◆ Written request
Rewrite the rows below as a numbered list, skipping blank lines and leaving out the pictures.

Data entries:
------------------------------------------------------------
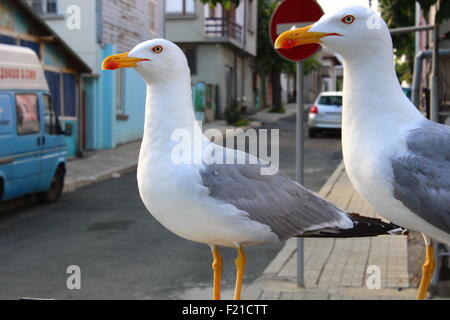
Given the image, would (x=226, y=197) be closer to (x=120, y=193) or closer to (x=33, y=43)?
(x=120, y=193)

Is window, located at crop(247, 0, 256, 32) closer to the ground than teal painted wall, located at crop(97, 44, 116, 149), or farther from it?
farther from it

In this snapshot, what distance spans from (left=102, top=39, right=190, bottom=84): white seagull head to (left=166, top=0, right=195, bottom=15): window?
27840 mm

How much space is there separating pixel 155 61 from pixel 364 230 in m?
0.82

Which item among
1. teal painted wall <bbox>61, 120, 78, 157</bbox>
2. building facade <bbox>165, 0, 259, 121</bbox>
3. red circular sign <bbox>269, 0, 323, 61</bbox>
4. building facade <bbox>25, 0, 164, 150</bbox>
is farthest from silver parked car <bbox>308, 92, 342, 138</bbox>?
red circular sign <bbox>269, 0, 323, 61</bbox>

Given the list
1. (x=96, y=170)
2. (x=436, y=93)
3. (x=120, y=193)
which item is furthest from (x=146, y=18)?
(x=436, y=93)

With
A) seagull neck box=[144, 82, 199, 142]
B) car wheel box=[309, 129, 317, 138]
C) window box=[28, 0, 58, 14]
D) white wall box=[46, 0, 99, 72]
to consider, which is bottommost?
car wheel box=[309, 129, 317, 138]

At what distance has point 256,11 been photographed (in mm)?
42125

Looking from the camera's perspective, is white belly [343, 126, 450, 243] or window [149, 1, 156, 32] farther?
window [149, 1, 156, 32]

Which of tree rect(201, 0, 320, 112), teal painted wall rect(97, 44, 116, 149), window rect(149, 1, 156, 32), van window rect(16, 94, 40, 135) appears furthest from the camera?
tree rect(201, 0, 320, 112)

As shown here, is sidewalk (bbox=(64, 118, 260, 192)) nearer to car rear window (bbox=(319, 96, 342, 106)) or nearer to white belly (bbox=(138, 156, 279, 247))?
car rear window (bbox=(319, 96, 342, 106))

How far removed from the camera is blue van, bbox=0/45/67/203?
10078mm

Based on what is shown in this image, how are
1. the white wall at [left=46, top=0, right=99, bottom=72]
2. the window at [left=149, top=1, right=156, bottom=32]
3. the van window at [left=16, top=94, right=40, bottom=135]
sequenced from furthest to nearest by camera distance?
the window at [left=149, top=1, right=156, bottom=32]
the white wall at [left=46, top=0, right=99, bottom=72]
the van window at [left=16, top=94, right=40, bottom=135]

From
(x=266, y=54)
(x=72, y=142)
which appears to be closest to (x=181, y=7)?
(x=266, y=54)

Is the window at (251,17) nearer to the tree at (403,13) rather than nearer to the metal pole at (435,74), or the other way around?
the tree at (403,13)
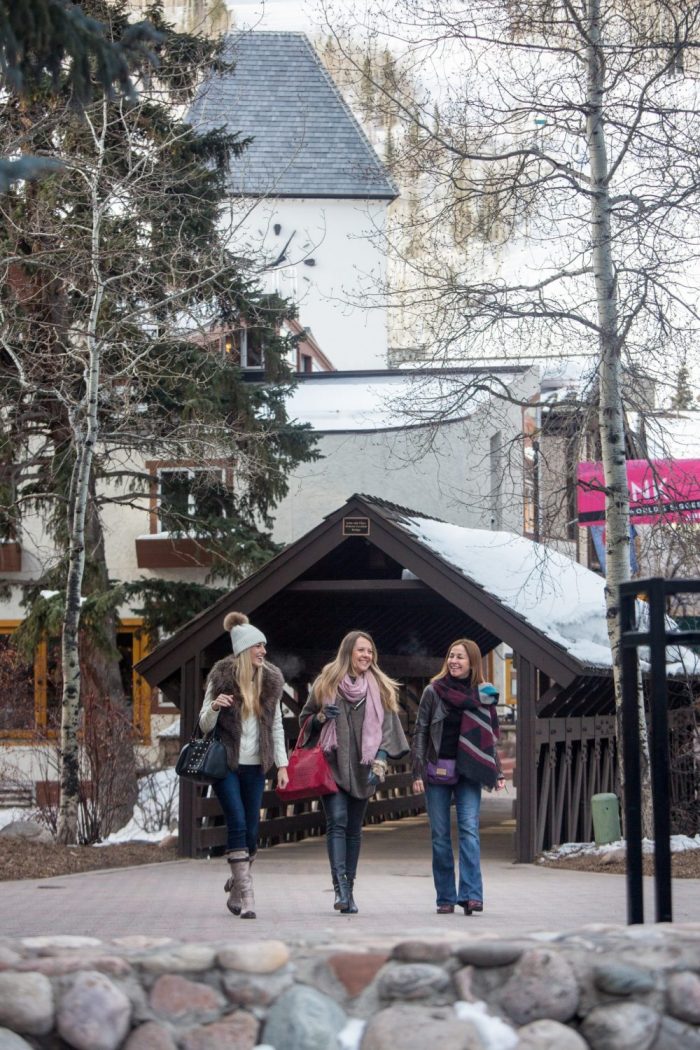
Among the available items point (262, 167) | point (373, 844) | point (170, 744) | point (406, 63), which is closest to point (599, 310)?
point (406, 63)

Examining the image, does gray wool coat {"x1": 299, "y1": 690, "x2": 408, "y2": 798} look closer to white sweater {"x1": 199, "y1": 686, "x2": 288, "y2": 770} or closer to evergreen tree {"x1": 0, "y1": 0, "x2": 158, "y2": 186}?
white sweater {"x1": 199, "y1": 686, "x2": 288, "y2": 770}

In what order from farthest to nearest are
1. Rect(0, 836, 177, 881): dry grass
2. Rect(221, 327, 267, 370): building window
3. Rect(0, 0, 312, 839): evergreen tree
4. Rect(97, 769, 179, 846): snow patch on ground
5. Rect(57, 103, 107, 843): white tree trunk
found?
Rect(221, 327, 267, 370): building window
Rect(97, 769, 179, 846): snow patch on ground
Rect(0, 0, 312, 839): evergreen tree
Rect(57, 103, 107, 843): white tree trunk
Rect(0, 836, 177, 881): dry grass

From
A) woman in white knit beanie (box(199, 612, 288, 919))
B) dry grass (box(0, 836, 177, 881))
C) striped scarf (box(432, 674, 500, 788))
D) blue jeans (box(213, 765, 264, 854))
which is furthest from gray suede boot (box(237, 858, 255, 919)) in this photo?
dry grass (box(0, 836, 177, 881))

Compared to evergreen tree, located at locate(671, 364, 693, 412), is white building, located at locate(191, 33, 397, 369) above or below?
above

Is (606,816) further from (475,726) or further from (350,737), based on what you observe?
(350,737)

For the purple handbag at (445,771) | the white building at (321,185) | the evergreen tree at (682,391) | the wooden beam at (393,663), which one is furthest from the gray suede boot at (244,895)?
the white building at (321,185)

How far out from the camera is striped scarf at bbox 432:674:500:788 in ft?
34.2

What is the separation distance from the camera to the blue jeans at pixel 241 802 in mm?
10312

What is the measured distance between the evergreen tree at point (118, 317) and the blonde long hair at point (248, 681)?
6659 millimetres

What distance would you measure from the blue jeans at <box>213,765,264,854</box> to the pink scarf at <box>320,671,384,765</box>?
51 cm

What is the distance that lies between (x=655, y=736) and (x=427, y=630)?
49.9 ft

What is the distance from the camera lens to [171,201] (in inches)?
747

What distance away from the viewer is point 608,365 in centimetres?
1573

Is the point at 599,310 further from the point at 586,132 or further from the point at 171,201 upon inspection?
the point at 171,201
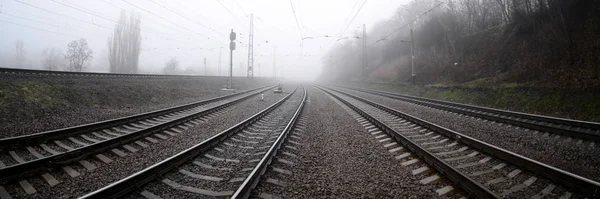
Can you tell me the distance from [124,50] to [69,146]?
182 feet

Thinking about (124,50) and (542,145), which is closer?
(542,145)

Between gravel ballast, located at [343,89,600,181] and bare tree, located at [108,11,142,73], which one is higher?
------------------------------------------------------------
◆ Problem solution
1. Given the image, would (x=226, y=197) be closer to (x=120, y=193) or closer to (x=33, y=43)?
2. (x=120, y=193)
3. Is window, located at crop(247, 0, 256, 32) closer to the ground than teal painted wall, located at crop(97, 44, 116, 149), or farther from it?
4. farther from it
5. In this snapshot, what distance spans from (left=102, top=39, right=190, bottom=84): white seagull head to (left=166, top=0, right=195, bottom=15): window?
6. 27840 mm
7. How much space is there separating pixel 155 61 from pixel 364 230 in m?
8. 0.82
9. Which item among
10. 1. teal painted wall <bbox>61, 120, 78, 157</bbox>
11. 2. building facade <bbox>165, 0, 259, 121</bbox>
12. 3. red circular sign <bbox>269, 0, 323, 61</bbox>
13. 4. building facade <bbox>25, 0, 164, 150</bbox>
14. is farthest from silver parked car <bbox>308, 92, 342, 138</bbox>?
15. red circular sign <bbox>269, 0, 323, 61</bbox>
16. Given the list
17. 1. (x=96, y=170)
18. 2. (x=436, y=93)
19. 3. (x=120, y=193)
20. which item is furthest from (x=146, y=18)?
21. (x=436, y=93)
22. With
23. A) seagull neck box=[144, 82, 199, 142]
24. B) car wheel box=[309, 129, 317, 138]
25. C) window box=[28, 0, 58, 14]
26. D) white wall box=[46, 0, 99, 72]
27. to consider, which is bottommost?
28. car wheel box=[309, 129, 317, 138]
29. At what distance has point 256,11 been photographed (in mm)?
30. 42125
31. Looking from the camera's perspective, is white belly [343, 126, 450, 243] or window [149, 1, 156, 32] farther?
32. window [149, 1, 156, 32]
33. Which of tree rect(201, 0, 320, 112), teal painted wall rect(97, 44, 116, 149), window rect(149, 1, 156, 32), van window rect(16, 94, 40, 135) appears furthest from the camera?
34. tree rect(201, 0, 320, 112)
35. As shown here, is sidewalk (bbox=(64, 118, 260, 192)) nearer to car rear window (bbox=(319, 96, 342, 106)) or nearer to white belly (bbox=(138, 156, 279, 247))?
36. car rear window (bbox=(319, 96, 342, 106))
37. How far removed from the camera is blue van, bbox=0/45/67/203?
38. 10078mm
39. Based on what is shown in this image, how are
40. 1. the white wall at [left=46, top=0, right=99, bottom=72]
41. 2. the window at [left=149, top=1, right=156, bottom=32]
42. 3. the van window at [left=16, top=94, right=40, bottom=135]
43. sequenced from furthest to nearest by camera distance?
44. the window at [left=149, top=1, right=156, bottom=32]
45. the white wall at [left=46, top=0, right=99, bottom=72]
46. the van window at [left=16, top=94, right=40, bottom=135]
47. From
48. (x=266, y=54)
49. (x=72, y=142)
50. which appears to be closest to (x=181, y=7)?
51. (x=266, y=54)
52. Is the window at (251,17) nearer to the tree at (403,13) rather than nearer to the metal pole at (435,74), or the other way around?
53. the tree at (403,13)
54. Among the available items point (262, 167) | point (373, 844) | point (170, 744) | point (406, 63), which is closest to point (599, 310)?
55. point (406, 63)
56. Examining the image, does gray wool coat {"x1": 299, "y1": 690, "x2": 408, "y2": 798} look closer to white sweater {"x1": 199, "y1": 686, "x2": 288, "y2": 770} or closer to evergreen tree {"x1": 0, "y1": 0, "x2": 158, "y2": 186}?
57. white sweater {"x1": 199, "y1": 686, "x2": 288, "y2": 770}
58. In what order from farthest to nearest are
59. 1. Rect(0, 836, 177, 881): dry grass
60. 2. Rect(221, 327, 267, 370): building window
61. 3. Rect(0, 0, 312, 839): evergreen tree
62. 4. Rect(97, 769, 179, 846): snow patch on ground
63. 5. Rect(57, 103, 107, 843): white tree trunk
64. found?
65. Rect(221, 327, 267, 370): building window
66. Rect(97, 769, 179, 846): snow patch on ground
67. Rect(0, 0, 312, 839): evergreen tree
68. Rect(57, 103, 107, 843): white tree trunk
69. Rect(0, 836, 177, 881): dry grass
70. From
71. A) woman in white knit beanie (box(199, 612, 288, 919))
72. B) dry grass (box(0, 836, 177, 881))
73. C) striped scarf (box(432, 674, 500, 788))
74. D) blue jeans (box(213, 765, 264, 854))
75. which is furthest from gray suede boot (box(237, 858, 255, 919)) in this photo?
76. dry grass (box(0, 836, 177, 881))
77. Compared to evergreen tree, located at locate(671, 364, 693, 412), is white building, located at locate(191, 33, 397, 369) above or below?
78. above
79. Is (606,816) further from (475,726) or further from (350,737), based on what you observe?
80. (350,737)
81. For the purple handbag at (445,771) | the white building at (321,185) | the evergreen tree at (682,391) | the wooden beam at (393,663), which one is furthest from the gray suede boot at (244,895)?
82. the white building at (321,185)
83. How far out from the camera is striped scarf at bbox 432:674:500:788 in ft?
84. 34.2
85. What is the separation distance from the camera to the blue jeans at pixel 241 802 in mm?
86. 10312
87. What is the measured distance between the evergreen tree at point (118, 317) and the blonde long hair at point (248, 681)?
88. 6659 millimetres
89. What distance would you measure from the blue jeans at <box>213,765,264,854</box> to the pink scarf at <box>320,671,384,765</box>?
90. 51 cm
91. What is the distance that lies between (x=655, y=736) and (x=427, y=630)?
92. 49.9 ft
93. What is the distance from the camera lens to [171,201] (in inches)?
94. 747
95. What distance away from the viewer is point 608,365 in centimetres?
96. 1573
97. Is the point at 599,310 further from the point at 586,132 or further from the point at 171,201 upon inspection?
98. the point at 171,201
99. Can you tell me the distance from [124,50] to [69,146]?
100. 182 feet
101. Thinking about (124,50) and (542,145), which is closer?
102. (542,145)
103. Between gravel ballast, located at [343,89,600,181] and bare tree, located at [108,11,142,73], which one is higher?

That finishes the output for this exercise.